Minister of Foreign Affairs
- In office 13 August 2023 – 2025
- President: Umaro Sissoco Embaló
- Preceded by: Suzi Barbosa
- Succeeded by: João Bernardo Vieira II

Personal details
- Born: 1 February 1957 (age 69) Bissau

= Carlos Pinto Pereira =

Bissau-Guinean politician

Carlos Pinto Pereira is a Guinea-Bissau politician who has served as Minister of Foreign Affairs from 13 August 2023 to 2025. He is also minister of International Cooperation and Communities.

== Career ==
Pinto Peirara studied law at the University of Lisbon and, after graduating, completed postgraduate studies in international law there. After his studies, he worked as a lawyer and in public administration.

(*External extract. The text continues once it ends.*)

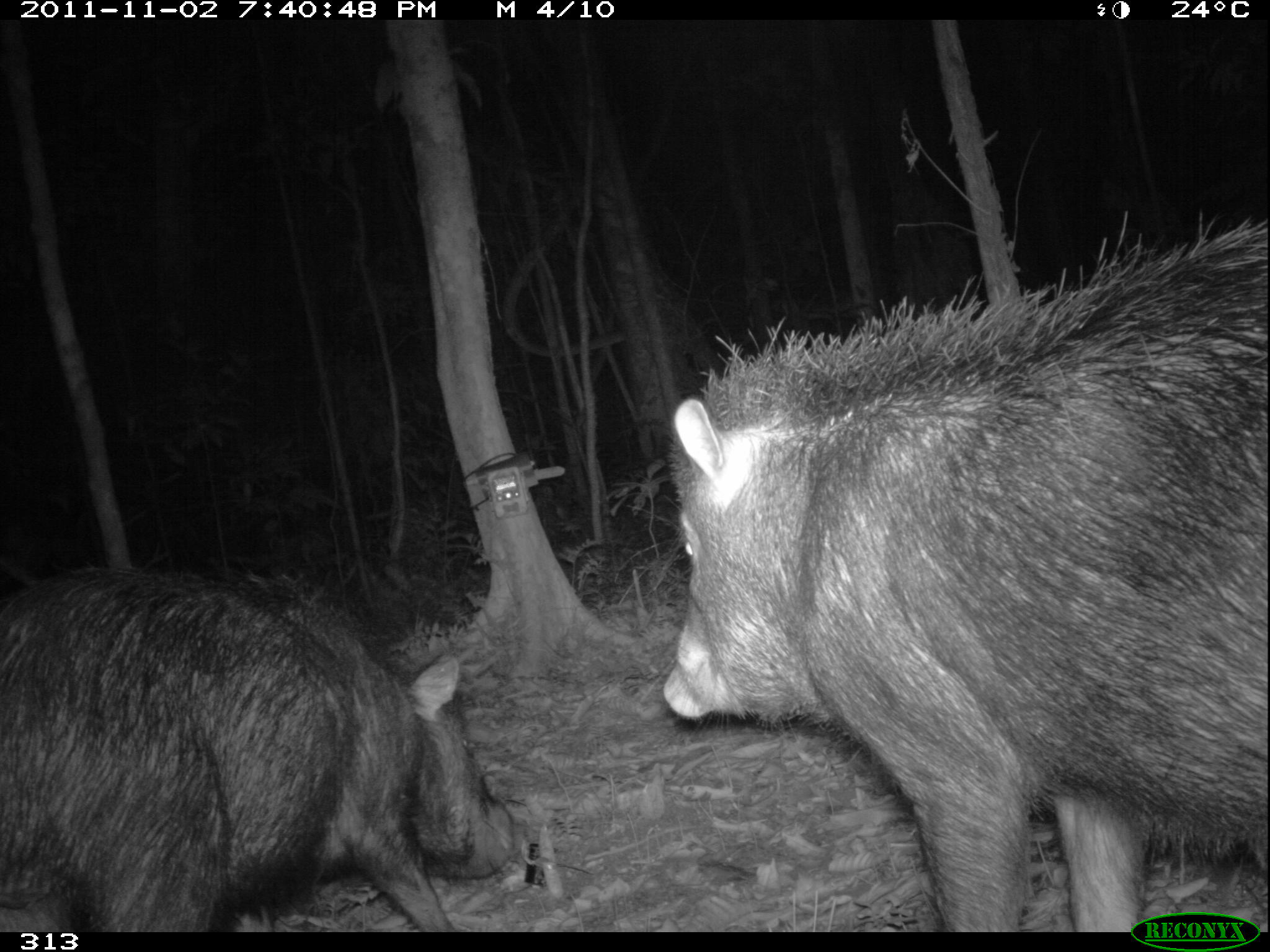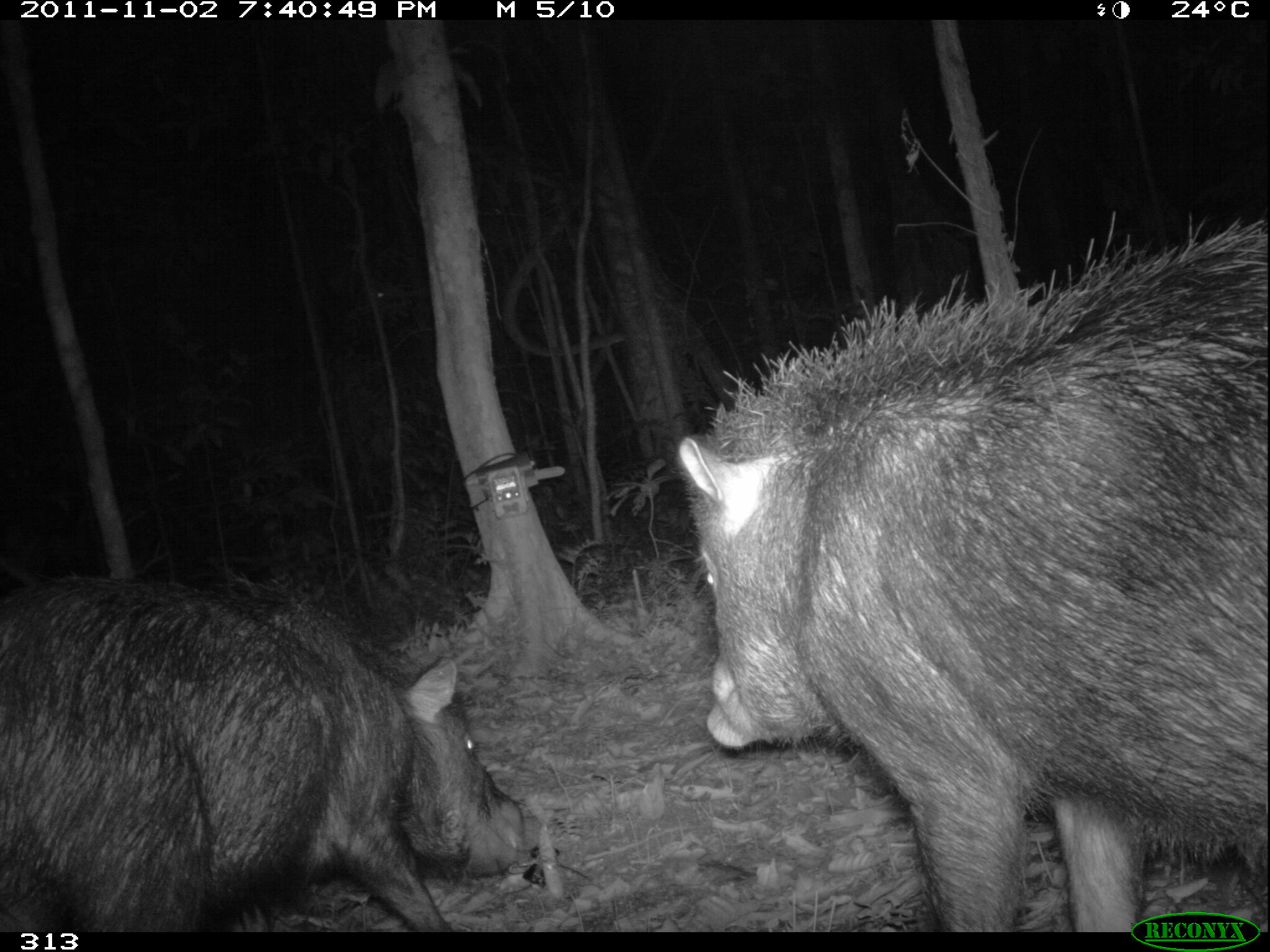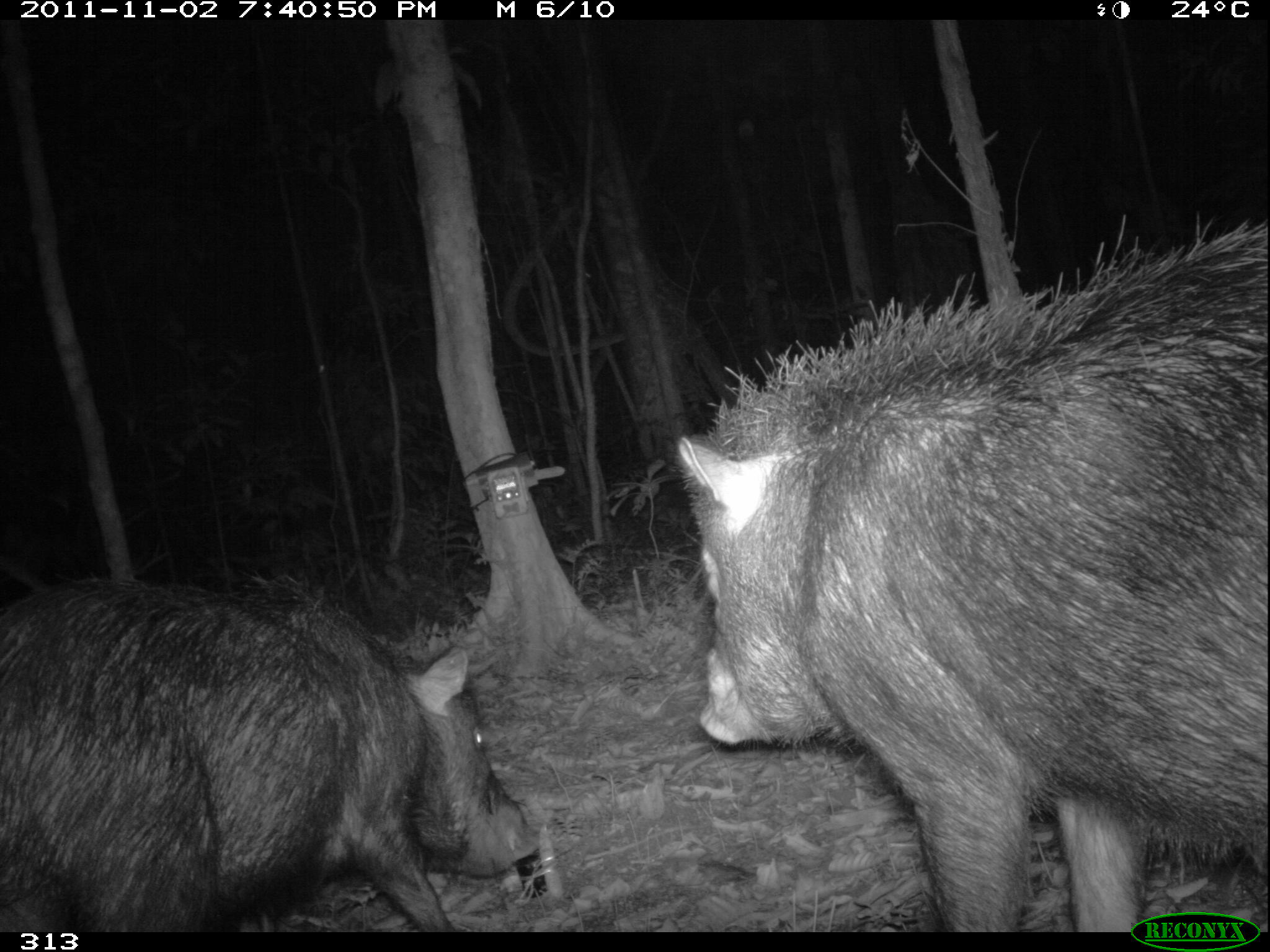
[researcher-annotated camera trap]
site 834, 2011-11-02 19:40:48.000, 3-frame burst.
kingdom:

He is a member of the political bureau of the African Independence Party of Guinea and Cape Verde (PAIGC). From 2000 to 2001, he was Minister of Public Administration and Labour, and from 2001 to 2002, Minister of Justice. On 13 August 2023, he was appointed by President Umaro Sissoco Embaló as Minister of Foreign Affairs, International Cooperation and Communities in the government of Geraldo Martins. He retained the post under subsequent prime ministers and was most recently confirmed by the President on 11 August 2025 in the new government of Braima Camará.